Task requirements: Swap "camera" for "viewer" in the lines starting at the one containing "What is the" and ending at the one containing "46.3 metres". Return only those lines, with nothing else altered.

Spatial question records:
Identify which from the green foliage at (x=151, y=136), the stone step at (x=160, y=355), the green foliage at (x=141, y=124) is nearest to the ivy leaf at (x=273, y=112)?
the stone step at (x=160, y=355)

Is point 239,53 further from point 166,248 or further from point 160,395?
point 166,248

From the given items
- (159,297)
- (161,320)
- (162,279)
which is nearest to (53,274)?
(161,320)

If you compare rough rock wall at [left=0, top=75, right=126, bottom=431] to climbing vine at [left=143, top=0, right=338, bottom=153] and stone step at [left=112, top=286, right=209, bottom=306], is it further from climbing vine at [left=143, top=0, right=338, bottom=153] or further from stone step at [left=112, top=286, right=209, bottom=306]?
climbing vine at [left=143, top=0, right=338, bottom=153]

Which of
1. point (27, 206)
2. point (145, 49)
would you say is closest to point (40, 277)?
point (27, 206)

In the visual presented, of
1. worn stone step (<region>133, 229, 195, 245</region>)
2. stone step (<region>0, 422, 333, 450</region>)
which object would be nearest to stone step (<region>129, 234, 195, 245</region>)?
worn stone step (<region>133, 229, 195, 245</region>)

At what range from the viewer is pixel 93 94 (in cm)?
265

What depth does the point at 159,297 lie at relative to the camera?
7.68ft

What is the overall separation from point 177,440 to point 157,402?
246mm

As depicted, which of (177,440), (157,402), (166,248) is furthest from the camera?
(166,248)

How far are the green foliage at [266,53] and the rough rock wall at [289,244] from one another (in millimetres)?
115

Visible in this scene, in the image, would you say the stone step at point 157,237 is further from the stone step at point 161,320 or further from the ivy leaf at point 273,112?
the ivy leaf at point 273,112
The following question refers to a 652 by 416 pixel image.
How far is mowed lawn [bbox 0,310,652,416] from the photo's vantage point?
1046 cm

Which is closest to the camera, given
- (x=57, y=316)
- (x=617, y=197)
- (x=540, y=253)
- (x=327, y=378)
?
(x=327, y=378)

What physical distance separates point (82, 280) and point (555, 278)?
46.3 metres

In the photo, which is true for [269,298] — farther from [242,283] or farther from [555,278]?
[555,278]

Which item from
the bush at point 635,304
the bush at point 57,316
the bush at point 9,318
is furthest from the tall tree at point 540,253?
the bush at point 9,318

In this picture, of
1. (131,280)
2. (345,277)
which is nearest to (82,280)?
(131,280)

Result of the exercise:
What is the overall separation from point 177,440 to point 157,402?
246mm

As depicted, which of (177,440), (157,402), (166,248) is furthest from the viewer?
(166,248)

How far are the green foliage at [266,53] and the rough rock wall at [289,244] from one another (in millimetres)?
115

Visible in this scene, in the image, would you say the stone step at point 157,237 is further from the stone step at point 161,320 or further from the ivy leaf at point 273,112?
the ivy leaf at point 273,112
The following question refers to a 652 by 416 pixel image.
How far is mowed lawn [bbox 0,310,652,416] from the photo's vantage point?
1046 cm

Which is closest to the viewer, given
- (x=57, y=316)
- (x=617, y=197)
- (x=540, y=253)
- (x=327, y=378)
?
(x=327, y=378)

What physical distance separates point (82, 280) and point (555, 278)?
46.3 metres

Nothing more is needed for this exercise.